Franz Rogowski, the German national, delivers the strongest performance as Bird’s titular character. His character is bizarre, innocent and transformative. It is his character’s story that the audience is the most invested in. To receive it, we must follow the movie’s main character, Bailey, played by Nykiya Adams, who, unfortunately, does not evolve very much and is largely a canvas for the dreams of Rogowski’s Bird and Keoghan’s Bug to spew onto.
Adams is quite good as Bailey, but the character’s arc provides the movie with its pacing issues. Two people walked out of the movie behind me and, if I were watching this movie at home, there’s a chance I would have shut it off early too.

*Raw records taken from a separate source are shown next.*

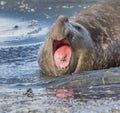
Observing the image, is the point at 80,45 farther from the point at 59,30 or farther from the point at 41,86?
the point at 41,86

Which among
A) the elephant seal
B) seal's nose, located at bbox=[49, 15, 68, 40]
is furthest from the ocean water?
seal's nose, located at bbox=[49, 15, 68, 40]

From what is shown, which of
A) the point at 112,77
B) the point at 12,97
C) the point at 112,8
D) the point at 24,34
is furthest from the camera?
the point at 24,34

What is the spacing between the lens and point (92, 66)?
871cm

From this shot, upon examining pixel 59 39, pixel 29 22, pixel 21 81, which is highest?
pixel 59 39

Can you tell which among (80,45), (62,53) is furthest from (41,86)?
(80,45)

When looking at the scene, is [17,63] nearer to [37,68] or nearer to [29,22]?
[37,68]

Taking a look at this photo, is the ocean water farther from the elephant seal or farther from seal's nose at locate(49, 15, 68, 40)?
seal's nose at locate(49, 15, 68, 40)

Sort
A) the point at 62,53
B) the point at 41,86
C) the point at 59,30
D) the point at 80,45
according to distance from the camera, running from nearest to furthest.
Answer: the point at 41,86 → the point at 59,30 → the point at 62,53 → the point at 80,45

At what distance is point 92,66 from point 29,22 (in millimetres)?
5761

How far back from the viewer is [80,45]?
8.48 metres

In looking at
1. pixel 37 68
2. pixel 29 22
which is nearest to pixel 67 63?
pixel 37 68

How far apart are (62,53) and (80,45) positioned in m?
0.31

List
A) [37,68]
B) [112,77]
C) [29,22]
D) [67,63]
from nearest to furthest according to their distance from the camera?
1. [112,77]
2. [67,63]
3. [37,68]
4. [29,22]

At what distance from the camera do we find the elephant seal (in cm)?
823
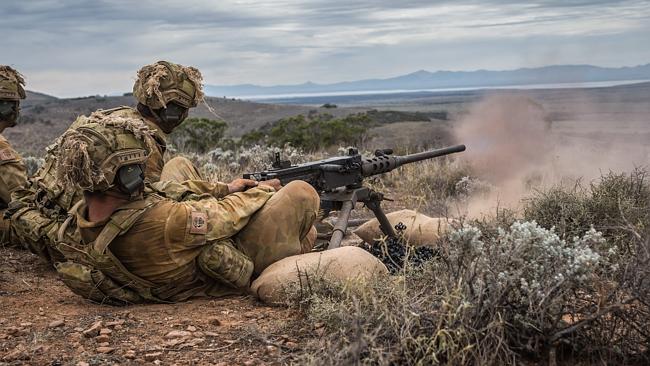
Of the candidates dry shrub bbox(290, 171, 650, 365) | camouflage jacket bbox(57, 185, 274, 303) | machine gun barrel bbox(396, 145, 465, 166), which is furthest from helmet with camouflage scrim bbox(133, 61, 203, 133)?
dry shrub bbox(290, 171, 650, 365)

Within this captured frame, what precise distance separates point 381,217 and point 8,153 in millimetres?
3192

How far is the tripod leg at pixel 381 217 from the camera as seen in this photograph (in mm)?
6559

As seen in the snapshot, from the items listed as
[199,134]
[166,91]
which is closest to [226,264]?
[166,91]

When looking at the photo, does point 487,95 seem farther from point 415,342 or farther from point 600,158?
point 415,342

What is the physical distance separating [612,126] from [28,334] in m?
20.8

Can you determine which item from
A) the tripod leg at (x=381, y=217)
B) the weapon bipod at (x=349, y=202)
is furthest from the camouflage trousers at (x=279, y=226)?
the tripod leg at (x=381, y=217)

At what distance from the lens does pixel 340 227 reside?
596 cm

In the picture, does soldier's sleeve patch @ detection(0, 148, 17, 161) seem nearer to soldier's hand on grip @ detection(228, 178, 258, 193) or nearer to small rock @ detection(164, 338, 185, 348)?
soldier's hand on grip @ detection(228, 178, 258, 193)

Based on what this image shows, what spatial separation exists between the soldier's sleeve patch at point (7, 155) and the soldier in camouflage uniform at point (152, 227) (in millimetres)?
1699

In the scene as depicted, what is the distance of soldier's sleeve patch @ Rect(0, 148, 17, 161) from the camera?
6.54m

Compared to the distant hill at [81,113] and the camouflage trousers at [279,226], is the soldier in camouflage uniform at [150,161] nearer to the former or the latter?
the camouflage trousers at [279,226]

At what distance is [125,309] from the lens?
4887 millimetres

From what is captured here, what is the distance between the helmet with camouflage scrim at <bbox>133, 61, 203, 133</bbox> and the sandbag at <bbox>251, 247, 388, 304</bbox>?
1716 millimetres

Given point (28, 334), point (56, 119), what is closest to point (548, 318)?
point (28, 334)
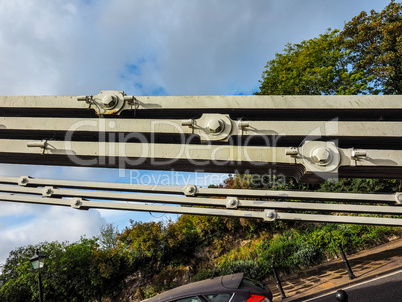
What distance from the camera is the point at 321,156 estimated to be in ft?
10.6

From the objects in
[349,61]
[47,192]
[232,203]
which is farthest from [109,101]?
[349,61]

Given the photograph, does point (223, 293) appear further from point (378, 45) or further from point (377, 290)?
point (378, 45)

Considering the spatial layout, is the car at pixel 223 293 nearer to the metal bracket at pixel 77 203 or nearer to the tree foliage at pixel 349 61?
the metal bracket at pixel 77 203

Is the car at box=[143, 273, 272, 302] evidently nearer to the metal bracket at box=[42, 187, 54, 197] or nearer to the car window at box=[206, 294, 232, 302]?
the car window at box=[206, 294, 232, 302]

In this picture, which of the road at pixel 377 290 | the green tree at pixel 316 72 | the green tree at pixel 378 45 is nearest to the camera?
the road at pixel 377 290

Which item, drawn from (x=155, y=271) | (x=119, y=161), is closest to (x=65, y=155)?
(x=119, y=161)

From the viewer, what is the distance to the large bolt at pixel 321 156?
10.6 feet

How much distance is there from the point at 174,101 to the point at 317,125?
221 cm

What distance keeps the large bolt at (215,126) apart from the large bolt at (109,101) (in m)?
1.55

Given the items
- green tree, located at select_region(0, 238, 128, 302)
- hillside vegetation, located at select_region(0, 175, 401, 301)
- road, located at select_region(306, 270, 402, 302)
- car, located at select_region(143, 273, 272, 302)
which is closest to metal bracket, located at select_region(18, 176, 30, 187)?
car, located at select_region(143, 273, 272, 302)

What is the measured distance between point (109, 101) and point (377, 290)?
7085mm

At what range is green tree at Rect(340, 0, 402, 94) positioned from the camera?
13141 mm

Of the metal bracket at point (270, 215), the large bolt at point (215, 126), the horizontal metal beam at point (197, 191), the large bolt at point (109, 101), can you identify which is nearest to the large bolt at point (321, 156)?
the horizontal metal beam at point (197, 191)

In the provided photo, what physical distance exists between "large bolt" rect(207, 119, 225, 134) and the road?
A: 5.14 metres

Although the ending is rewarding, and the setting is interesting, the music is good and the side characters are complex, the story of this little girl growing into her womanhood while asserting her independence is exhausted in 2024. Her cutting her hair, putting on makeup and getting her first period are not exciting setups – they’re simplistic plot points for a girl’s coming-of-age movie. It is when the movie leans into its side characters’ quests – Bird looking for home, Bug and his frog – that Bird really takes off.
I could not find the names of some of the actors in this movie, which was surprising, but the depth of acting quality in this movie is outstanding. Jason Buda plays Hunter, a kid who wants to grow up too quickly. His climactic scene at the train station with Keoghan is especially poignant. The young girls who played Bailey’s sisters were great as was Hunter’s friend who slyly has a crush on Bailey.

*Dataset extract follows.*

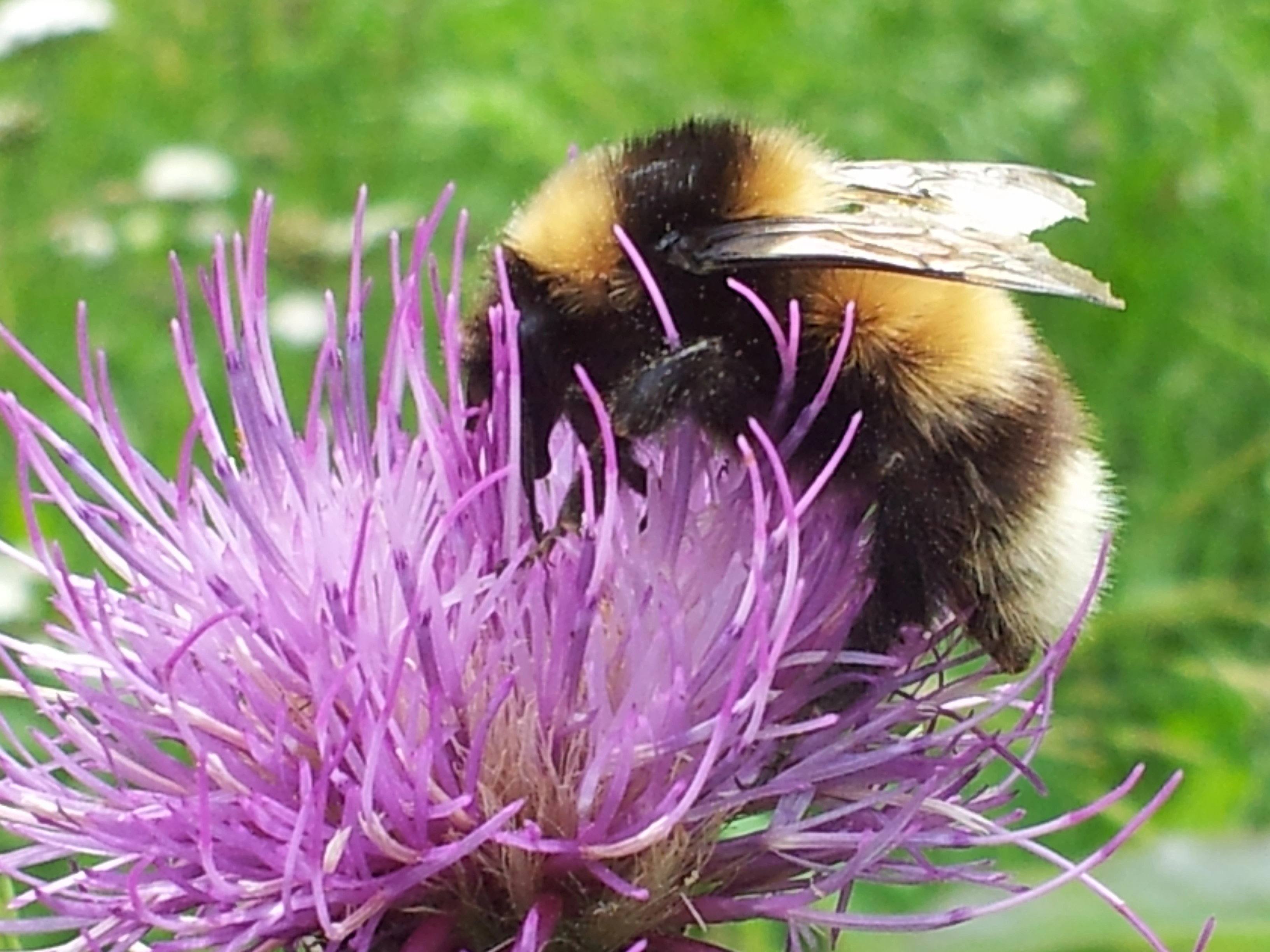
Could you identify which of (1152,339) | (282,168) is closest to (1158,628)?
(1152,339)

The setting is exciting, and it is one of the drawing points that vie for the audience’s attention. It’s a graffiti-soaked England, where the kids are drinking, and the 20-somethings already have kids and no future. It’s an underbelly that allows for some great, realistic and punk shots, like the opening montage as Bug and Bailey zip through the ends on his electric scooter.
Bird is a good movie, with some exciting storylines and characters, which really comes full circle and heartfelt if the viewer can stay focused through some discerning pacing problems.